Uğur Ergan
Enerjiyi müziğe dönüştürmek
Günümüz dünyasında bir ülkenin ekonomik olarak refahı ve kalkınmışlığı ölçülürken, toplumun eğitimi ve üretime katkısının yanı sıra kültür ve sanata ulaşılabilirliği de dikkate alınıyor.
Yapılan araştırmalar gösteriyor ki, yüksek refaha sahip ülkelerde kültür ve sanat faaliyetleri toplumun bilinçlenmesinin yanı sıra ülke ekonomisine de ciddi katkılar sağlıyor. ABD, Fransa, İtalya, İngiltere, Avusturya, Almanya, İspanya kültür sanatın ekonomiye katkısında öne çıkan ülkelerden.

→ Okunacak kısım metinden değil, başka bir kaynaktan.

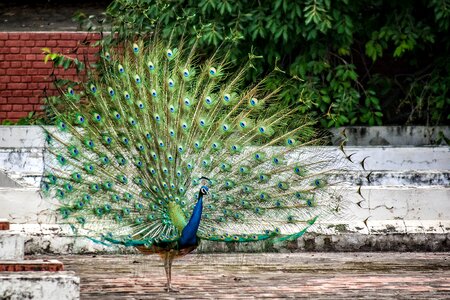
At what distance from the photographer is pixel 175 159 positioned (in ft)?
39.4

Kültür-sanat etkinlikleri bırakın ülkeyi, düzenlendiği şehri bile dünya üzerinde tanınır hale getiriyor. Bu kapsamda Batı dünyasında birçok kentin ismini sıralamak mümkün. Bu haftaki yazı konumuz nedeniyle Viyana’yı örnek gösterebiliriz. Viyana Filarmoni Orkestrası’nın her yılbaşı verdiği “Yeni yıl konseri”ni canlı yayınlayabilmek için ülkeler birbirleriyle yarışır. Ya da Almanya’nın Bayreuth kentinde her yıl düzenlenen ünlü Alman besteci Richard Wagner’in opera performanslarının sunulduğu müzik festivali.

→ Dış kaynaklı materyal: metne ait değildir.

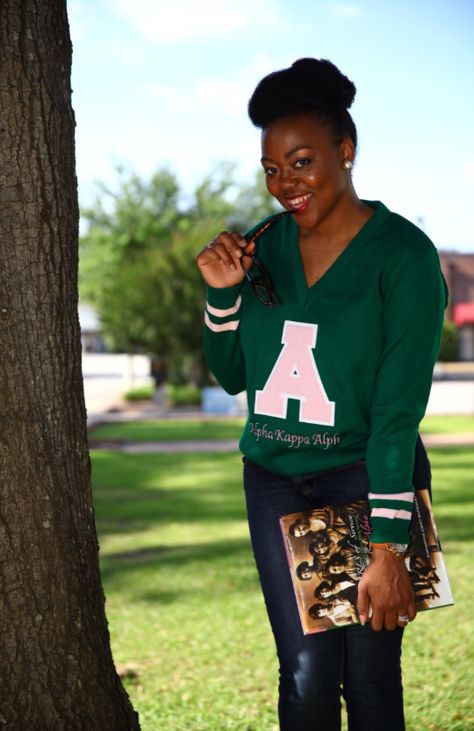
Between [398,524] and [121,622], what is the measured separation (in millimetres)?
3469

Batıda kültür-sanat faaliyetlerinin desteklenmesine devletin desteği çok büyük. Ancak devletin yanı sıra özel sektörün de katkısını unutmamak gerekiyor. Türkiye’de de Koç, Sabancı, Eczacıbaşı, Doğuş, Zorlu gibi ailelerin kültür sanat alanındaki hizmetleri göz ardı edilemez. Ancak bizde özel sektörün verdiği desteğin “özgürce” genişletilmesi ve devamlılığında kimi zaman sıkıntılar olduğu da bir gerçek. Bu da çoğunlukla iktidarların siyasi tutum ve baskılarından kaynaklanıyor. Özel sektörün kültür-sanat etkinliklerini bir iş modeline dönüştürmede de pek istikrarlı olduğu söylenemez. Zorlukların ve isteksizliğin neler olduğunu anlatmak ayrı bir yazı konusu olabilir.
Bu hafta özel sektörün kültür sanat hayatında önemini anlatmamızın nedeni, yeni kurulan Beta Enerji Filarmoni Orkestrası’nı (BEFO) duyurmak istememiz. BEFO geçen hafta başında Ankara’da CSO Ada’da seyirciyle ilk kez buluştu. Konsere davetli olmama rağmen ne yazık ki bir işim nedeniyle gidemedim. Ancak konsere giden yakın çevremden son derece olumlu değerlendirmeler duydum.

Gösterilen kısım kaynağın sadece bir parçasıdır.